WHAT THE TASK ASKS: Update the listing below by replacing each occurrence of "nearest" with "closest", changing nothing else. Omit the pictures from your answer.

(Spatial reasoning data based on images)
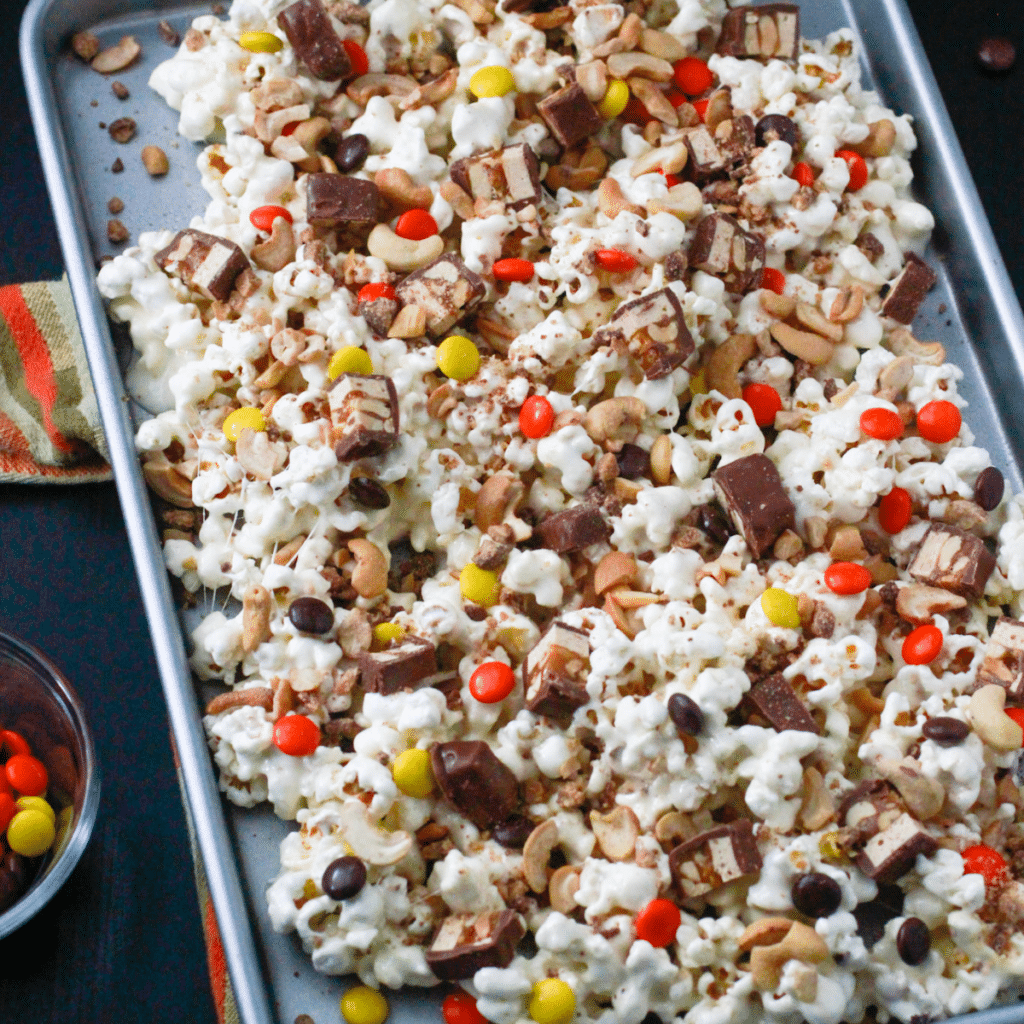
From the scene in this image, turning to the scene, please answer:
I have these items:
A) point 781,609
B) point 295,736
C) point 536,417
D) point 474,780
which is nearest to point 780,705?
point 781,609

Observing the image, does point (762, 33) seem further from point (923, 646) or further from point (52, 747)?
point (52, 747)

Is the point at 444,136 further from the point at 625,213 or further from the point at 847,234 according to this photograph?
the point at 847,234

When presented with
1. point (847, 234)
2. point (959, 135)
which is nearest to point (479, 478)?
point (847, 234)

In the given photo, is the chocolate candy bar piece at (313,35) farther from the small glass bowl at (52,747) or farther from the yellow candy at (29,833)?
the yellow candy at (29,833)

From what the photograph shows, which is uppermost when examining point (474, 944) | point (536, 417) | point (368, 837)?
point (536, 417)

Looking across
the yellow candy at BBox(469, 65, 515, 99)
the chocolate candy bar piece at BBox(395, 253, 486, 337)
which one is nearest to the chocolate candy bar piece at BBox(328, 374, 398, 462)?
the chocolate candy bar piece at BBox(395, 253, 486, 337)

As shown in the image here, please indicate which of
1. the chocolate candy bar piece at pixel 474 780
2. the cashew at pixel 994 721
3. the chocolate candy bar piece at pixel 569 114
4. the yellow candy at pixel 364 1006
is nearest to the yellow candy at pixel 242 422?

COMPLETED EXERCISE:
From the scene in this image, turning to the scene, please answer:
I have these items:
A) point 781,609
B) point 295,736
C) point 536,417
D) point 474,780
which is closest to point 780,705?
point 781,609

Observing the image, does point (762, 33) seem further from point (923, 646) or further from point (52, 747)?
point (52, 747)

Is the point at 444,136 further from the point at 625,213 or further from the point at 847,234 according to this photograph?
the point at 847,234

When presented with
1. point (847, 234)
2. point (959, 135)
which is closest to point (479, 478)?
point (847, 234)

In the given photo, is the chocolate candy bar piece at (313,35) farther from the small glass bowl at (52,747) or farther from the yellow candy at (29,833)?
the yellow candy at (29,833)

From what the photograph shows, which is uppermost when examining point (474, 944) | point (536, 417) | point (368, 837)?
point (536, 417)

Looking across
the yellow candy at BBox(469, 65, 515, 99)
the chocolate candy bar piece at BBox(395, 253, 486, 337)
which one is closest to the chocolate candy bar piece at BBox(328, 374, 398, 462)?
the chocolate candy bar piece at BBox(395, 253, 486, 337)

As shown in the image here, please indicate which of
1. the chocolate candy bar piece at pixel 474 780
2. the cashew at pixel 994 721
3. the chocolate candy bar piece at pixel 569 114
4. the yellow candy at pixel 364 1006
is closest to the yellow candy at pixel 242 422?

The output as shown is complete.